Reuters
Le président Dmitri Medvedev annonce que la Russie reconnaît les régions séparatistes géorgiennes d'Ossétie du Sud et d'Abkhazie en tant qu'Etats indépendants, plaçant ainsi Moscou sur la voie d'une épreuve de force avec les pays occidentaux.
"J'ai signé des décrets sur la reconnaissance par la Fédération de Russie de l'indépendance de l'Ossétie du Sud et de l'indépendance de l'Abkhazie", a déclaré le chef du Kremlin dans une allocution télévisée depuis sa résidence de Sotchi, qui fait face à l'Abkhazie sur les bords de la mer Noire.
L'Occident n'avait cessé d'exhorter Moscou à ne pas reconnaître les deux régions sécessionnistes et à préserver l'intégrité territoriale de la Géorgie. L'Allemagne a jugé l'initiative russe "inacceptable" et la Grande-Bretagne l'a rejetée avec force en réaffirmant la souveraineté de la Géorgie. France et Etats-Unis ont parlé d'une "décision regrettable".
L'Otan a aussi rejeté la reconnaissance des régions séparatistes. "Il s'agit d'une violation directe de nombreuses résolutions du Conseil de sécurité de l'Onu sur l'intégrité territoriale de la Géorgie, résolutions que la Russie elle-même a adoptées", selon son secrétaire général Jaap de Hoop Scheffer.
"Le fait que le gouvernement russe choisisse actuellement cette orientation signifie qu'il a opté pour une politique d'affrontement, non seulement avec le reste de l'Europe, mais aussi avec la communauté internationale dans son ensemble", a dit pour sa part le chef de la diplomatie suédoise, Carl Bildt.
Des combats ont opposé ce mois-ci les forces russes et géorgiennes après le déclenchement par Tbilissi d'une offensive qui visait à reprendre le contrôle de l'Ossétie du Sud. Moscou y avait riposté par une contre-attaque massive.

================================

CONSIGNES:
1. Veuillez extraire du texte présenté, mot pour mot, le passage allant de « L'Occident n'avait cessé » à « de Hoop Scheffer. ».
2. Selon le texte présenté, pour quelle raison l'Otan rejette-t-elle la reconnaissance des régions séparatistes ? Répondez en une à trois phrases.
Le matériel ci-dessous n'a aucun lien avec le texte présenté.

================================

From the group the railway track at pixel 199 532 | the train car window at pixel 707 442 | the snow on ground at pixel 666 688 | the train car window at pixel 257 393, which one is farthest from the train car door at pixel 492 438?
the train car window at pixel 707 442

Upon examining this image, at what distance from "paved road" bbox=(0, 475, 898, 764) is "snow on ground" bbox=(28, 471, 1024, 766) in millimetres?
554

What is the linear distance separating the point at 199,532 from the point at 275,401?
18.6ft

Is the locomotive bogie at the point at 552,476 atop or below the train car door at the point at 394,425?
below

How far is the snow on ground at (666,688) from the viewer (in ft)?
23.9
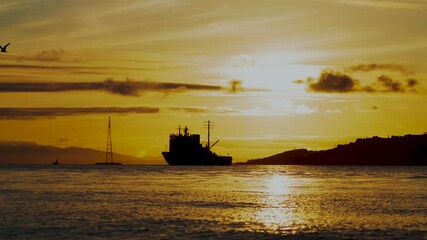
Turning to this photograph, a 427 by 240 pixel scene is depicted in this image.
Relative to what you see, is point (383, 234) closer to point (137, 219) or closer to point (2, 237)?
point (137, 219)

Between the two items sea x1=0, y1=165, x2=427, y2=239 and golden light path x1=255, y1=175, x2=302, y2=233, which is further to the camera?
golden light path x1=255, y1=175, x2=302, y2=233

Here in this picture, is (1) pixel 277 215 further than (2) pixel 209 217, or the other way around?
(1) pixel 277 215

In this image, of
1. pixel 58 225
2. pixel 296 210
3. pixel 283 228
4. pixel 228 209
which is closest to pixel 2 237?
pixel 58 225

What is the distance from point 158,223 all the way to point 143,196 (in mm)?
34340

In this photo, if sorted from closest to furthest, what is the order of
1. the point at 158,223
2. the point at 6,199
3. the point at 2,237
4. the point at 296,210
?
the point at 2,237 < the point at 158,223 < the point at 296,210 < the point at 6,199

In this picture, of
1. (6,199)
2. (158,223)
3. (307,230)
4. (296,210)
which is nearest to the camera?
(307,230)

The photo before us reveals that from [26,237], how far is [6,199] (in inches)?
1428

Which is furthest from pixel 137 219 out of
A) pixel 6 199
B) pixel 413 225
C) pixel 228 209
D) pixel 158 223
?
pixel 6 199

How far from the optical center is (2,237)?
4828 centimetres

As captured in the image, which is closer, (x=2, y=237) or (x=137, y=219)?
(x=2, y=237)

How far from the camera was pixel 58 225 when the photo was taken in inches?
2183

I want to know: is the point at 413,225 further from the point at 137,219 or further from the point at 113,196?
the point at 113,196

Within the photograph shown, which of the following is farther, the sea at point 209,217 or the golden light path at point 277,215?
the golden light path at point 277,215

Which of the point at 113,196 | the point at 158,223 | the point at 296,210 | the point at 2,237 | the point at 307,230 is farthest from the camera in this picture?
the point at 113,196
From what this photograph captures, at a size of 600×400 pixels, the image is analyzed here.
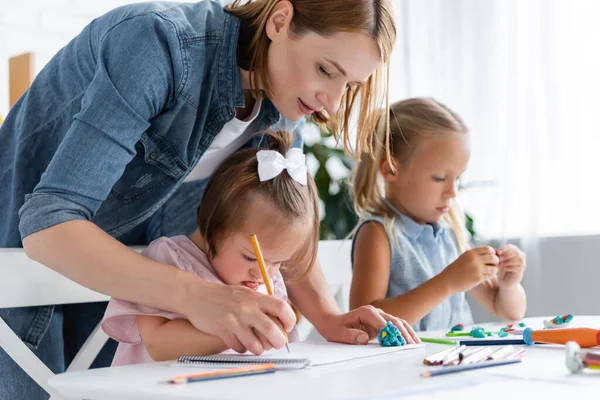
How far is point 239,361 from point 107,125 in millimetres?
327

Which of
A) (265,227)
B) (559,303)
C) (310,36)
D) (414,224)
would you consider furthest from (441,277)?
(559,303)

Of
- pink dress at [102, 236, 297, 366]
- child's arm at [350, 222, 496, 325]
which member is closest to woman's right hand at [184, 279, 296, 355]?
pink dress at [102, 236, 297, 366]

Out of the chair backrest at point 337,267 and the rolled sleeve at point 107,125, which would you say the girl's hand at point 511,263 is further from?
the rolled sleeve at point 107,125

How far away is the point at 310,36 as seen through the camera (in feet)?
3.31

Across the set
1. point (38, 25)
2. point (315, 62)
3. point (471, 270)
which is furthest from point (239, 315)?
point (38, 25)

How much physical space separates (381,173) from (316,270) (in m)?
0.50

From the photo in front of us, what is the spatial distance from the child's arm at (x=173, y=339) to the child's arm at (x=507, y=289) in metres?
0.75

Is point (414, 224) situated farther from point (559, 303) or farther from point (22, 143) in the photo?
point (22, 143)

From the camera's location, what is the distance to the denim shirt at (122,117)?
87cm

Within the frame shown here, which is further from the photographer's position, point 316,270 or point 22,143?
point 316,270

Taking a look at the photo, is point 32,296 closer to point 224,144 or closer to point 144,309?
point 144,309

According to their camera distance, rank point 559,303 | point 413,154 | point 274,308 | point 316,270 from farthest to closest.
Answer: point 559,303 → point 413,154 → point 316,270 → point 274,308

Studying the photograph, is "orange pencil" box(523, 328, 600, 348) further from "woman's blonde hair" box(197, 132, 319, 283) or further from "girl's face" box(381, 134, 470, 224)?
"girl's face" box(381, 134, 470, 224)

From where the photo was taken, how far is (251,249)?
1.02 meters
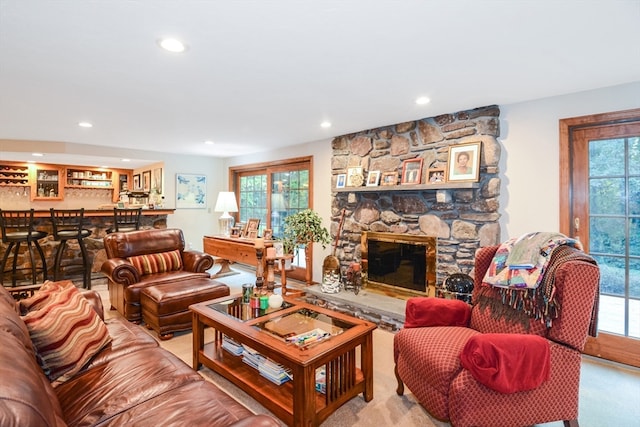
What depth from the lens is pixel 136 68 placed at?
2.30 m

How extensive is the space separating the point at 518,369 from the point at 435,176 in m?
2.24

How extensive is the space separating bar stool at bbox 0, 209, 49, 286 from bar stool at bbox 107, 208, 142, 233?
0.81m

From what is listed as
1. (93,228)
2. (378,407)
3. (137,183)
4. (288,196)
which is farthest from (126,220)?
(378,407)

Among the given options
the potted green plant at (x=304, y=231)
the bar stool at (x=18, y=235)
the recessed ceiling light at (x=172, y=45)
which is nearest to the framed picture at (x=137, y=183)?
the bar stool at (x=18, y=235)

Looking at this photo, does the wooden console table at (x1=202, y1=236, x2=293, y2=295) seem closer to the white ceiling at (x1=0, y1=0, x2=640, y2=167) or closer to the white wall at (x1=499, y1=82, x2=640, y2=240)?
the white ceiling at (x1=0, y1=0, x2=640, y2=167)

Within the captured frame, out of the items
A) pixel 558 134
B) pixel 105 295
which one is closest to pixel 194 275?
pixel 105 295

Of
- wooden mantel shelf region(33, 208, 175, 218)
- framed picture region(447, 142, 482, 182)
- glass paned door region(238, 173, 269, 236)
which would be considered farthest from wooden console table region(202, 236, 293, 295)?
framed picture region(447, 142, 482, 182)

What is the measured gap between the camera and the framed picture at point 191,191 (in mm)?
6199

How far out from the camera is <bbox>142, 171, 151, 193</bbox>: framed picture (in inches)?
271

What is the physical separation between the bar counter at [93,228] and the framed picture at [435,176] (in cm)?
424

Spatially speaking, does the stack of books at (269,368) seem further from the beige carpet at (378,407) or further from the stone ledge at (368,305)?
the stone ledge at (368,305)

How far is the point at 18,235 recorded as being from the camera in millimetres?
4043

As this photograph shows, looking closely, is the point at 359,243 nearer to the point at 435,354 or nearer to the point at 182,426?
the point at 435,354

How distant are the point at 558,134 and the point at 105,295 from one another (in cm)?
554
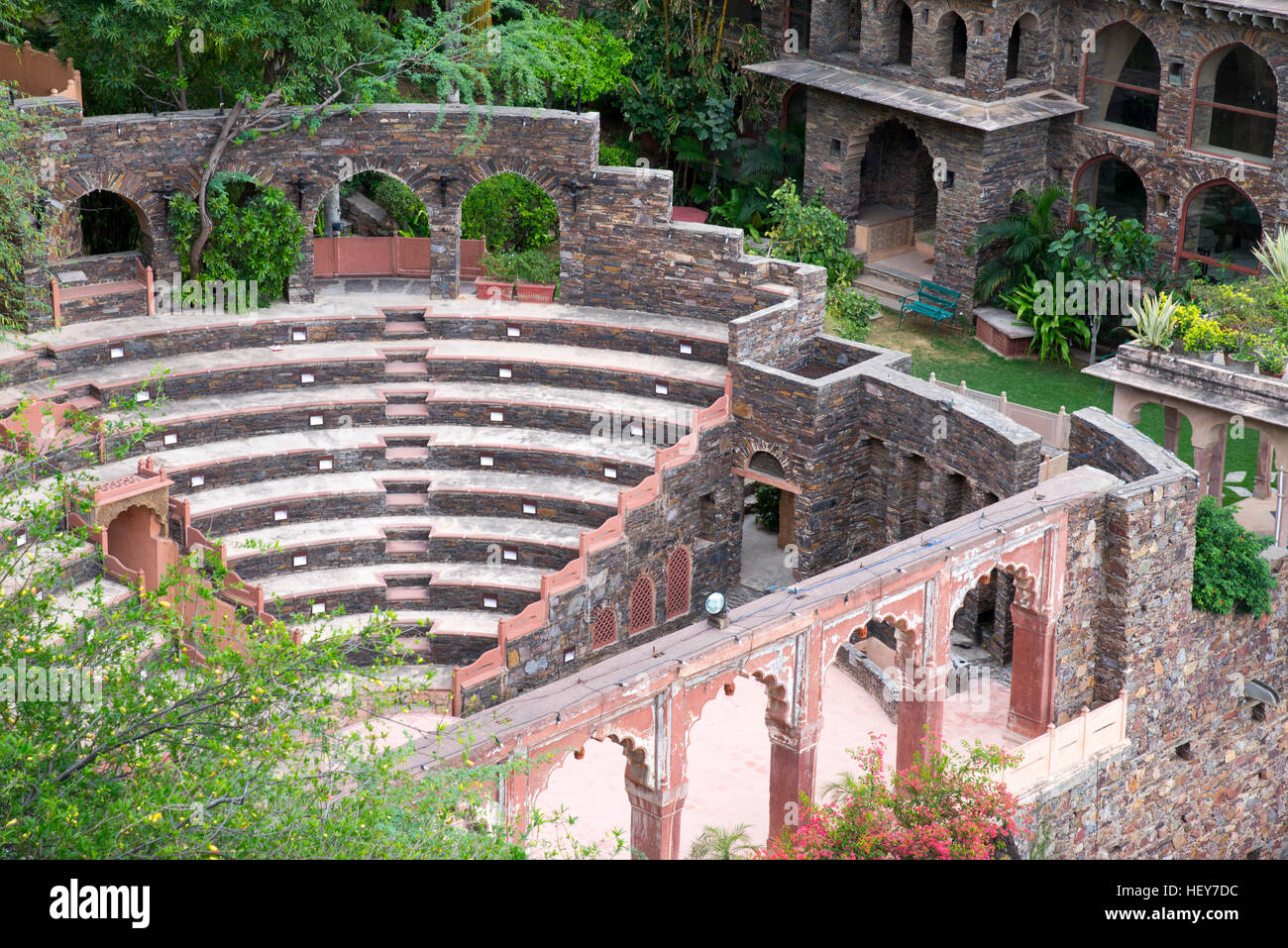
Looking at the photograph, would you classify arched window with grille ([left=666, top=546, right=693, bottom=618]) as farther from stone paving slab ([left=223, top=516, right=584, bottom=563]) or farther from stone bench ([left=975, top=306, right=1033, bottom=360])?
stone bench ([left=975, top=306, right=1033, bottom=360])

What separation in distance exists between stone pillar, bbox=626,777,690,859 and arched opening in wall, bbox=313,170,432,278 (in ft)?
50.5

================================

RÉSULTATS FINAUX:
1.
L'Occident n'avait cessé d'exhorter Moscou à ne pas reconnaître les deux régions sécessionnistes et à préserver l'intégrité territoriale de la Géorgie. L'Allemagne a jugé l'initiative russe "inacceptable" et la Grande-Bretagne l'a rejetée avec force en réaffirmant la souveraineté de la Géorgie. France et Etats-Unis ont parlé d'une "décision regrettable".
L'Otan a aussi rejeté la reconnaissance des régions séparatistes. "Il s'agit d'une violation directe de nombreuses résolutions du Conseil de sécurité de l'Onu sur l'intégrité territoriale de la Géorgie, résolutions que la Russie elle-même a adoptées", selon son secrétaire général Jaap de Hoop Scheffer.

2. L'Otan y voit une violation directe de nombreuses résolutions du Conseil de sécurité de l'Onu sur l'intégrité territoriale de la Géorgie. Son secrétaire général, Jaap de Hoop Scheffer, souligne que la Russie elle-même avait adopté ces résolutions.